BY EMILY WALZ


Emily Walz is a writer, editor, and policy researcher specializing in U.S.-China affairs, soft power, and the intersection of politics and art. She is a 2015 SAIS M.A. graduate and a 2013-2014 alumna of the Johns Hopkins University - Nanjing University Center for Chinese and American Studies.


China’s economic reforms and rapid growth beginning in the latter half the 20th century have been hailed as miracles transforming the socialist planned economy into a new capitalist-oriented powerhouse. While development has helped lift many out of poverty, with this burgeoning economic growth have come costs obscured by GDP measurements. Specifically, pollution and environmental degradation have impacted the health and quality of life of the Chinese people. Some studies suggest the effect may be so large as to negate the positive effects of economic growth on gross national income (Xu 2014). This impact is particularly pronounced in rural inland China, which has lost out on many of the benefits of development, and where environmental degradation has joined with other facets of inequality to further disadvantage marginalized communities. 

A Steady Slide
Following China’s opening to the world politically and economically in the late 1970s, its cheap labor, lax environmental standards, and efforts to attract foreign direct investment led to a manufacturing boom in the 1980s. Multinational firms flocked to East and Southeast China, forming partnerships to produce goods that were primarily consumed elsewhere. Like earlier industrializing nations, China chose to “pollute now and clean up later,” tacitly acknowledging that environmental degradation would be an acceptable and perhaps unavoidable price to pay for modernization.
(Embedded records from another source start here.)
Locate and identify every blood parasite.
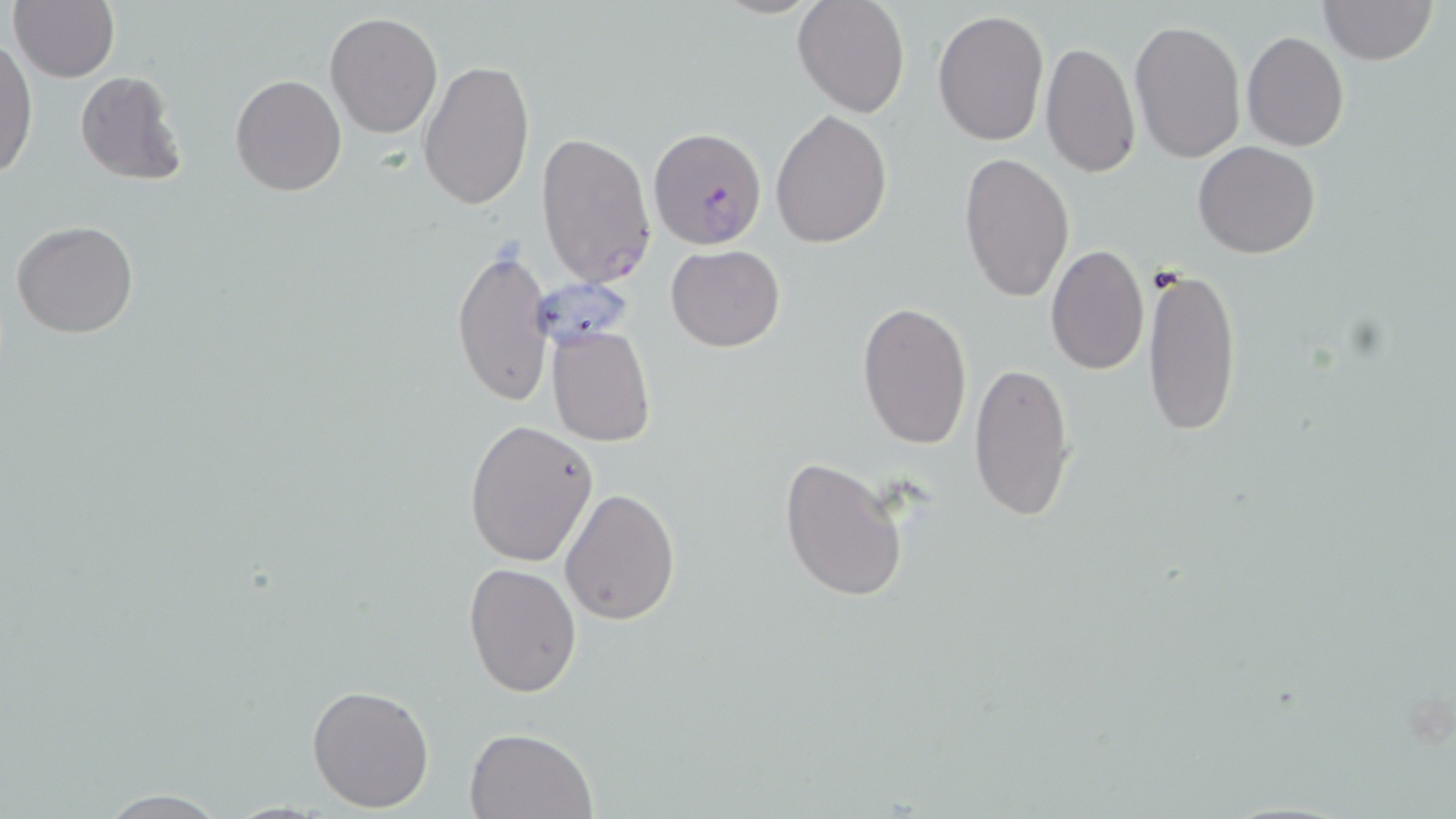
Approximate bounding boxes as (x1,y1)-(x2,y2) corner pairs in pixels.
Plasmodium falciparum-infected red blood cells: (647,126)-(769,249).
No Plasmodium ovale, Plasmodium malariae, Plasmodium vivax, Babesia divergens, or Trypanosoma brucei observed.

Summary:
  - Uninfected red blood cell locations: (10,0)-(119,82), (792,0)-(910,118), (1318,0)-(1438,66), (933,9)-(1049,145), (325,11)-(444,139), (1130,19)-(1246,164), (1241,31)-(1350,151), (0,38)-(37,179), (1039,39)-(1140,180), (418,58)-(536,212), (75,71)-(187,187), (231,73)-(346,195), (771,109)-(892,249), (535,131)-(657,288), (1194,140)-(1321,258), (958,152)-(1072,303), (11,219)-(138,338), (1046,243)-(1148,377), (665,244)-(784,351), (451,246)-(553,408), (1142,267)-(1242,437), (857,302)-(972,450), (546,326)-(657,447), (970,360)-(1077,523), (466,419)-(597,565), (779,456)-(909,602), (561,488)-(678,625), (462,562)-(583,699), (306,682)-(436,813), (464,727)-(597,818), (89,789)-(237,818)
  - Slide-level diagnosis: Plasmodium falciparum
  - Stain: May-Grünwald-Giemsa
  - Image size: 1456×819 pixels
  - Preparation: thin blood smear
  - Magnification: 1000x
  - Field of view: one of a larger specimen
  - Modality: optical microscopy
Inevitably, “a national policy that relies on a raid of natural systems structures economic growth on ecological decline,” a Faustian bargain with consequences that continue to unfold (Muldavin 1997). 

In recent years, China’s rural environmental problems have become increasingly visible, from polluted air and waterways, to grassland desertification and mountain erosion, to “cancer villages” where alarmingly high numbers of inhabitants suffer from physical ailments linked to chemical exposure. Pointing to the range of outcomes of unrestrained development, a study on the well-being of rural Chinese elderly notes, “the lack of enforced environmental regulations has generated a variety of environmental problems such as serious shortages of drinkable water, clean air, and arable and forested land,” which impact all of China, but are magnified in its most vulnerable populations (Yeatts et al 2014).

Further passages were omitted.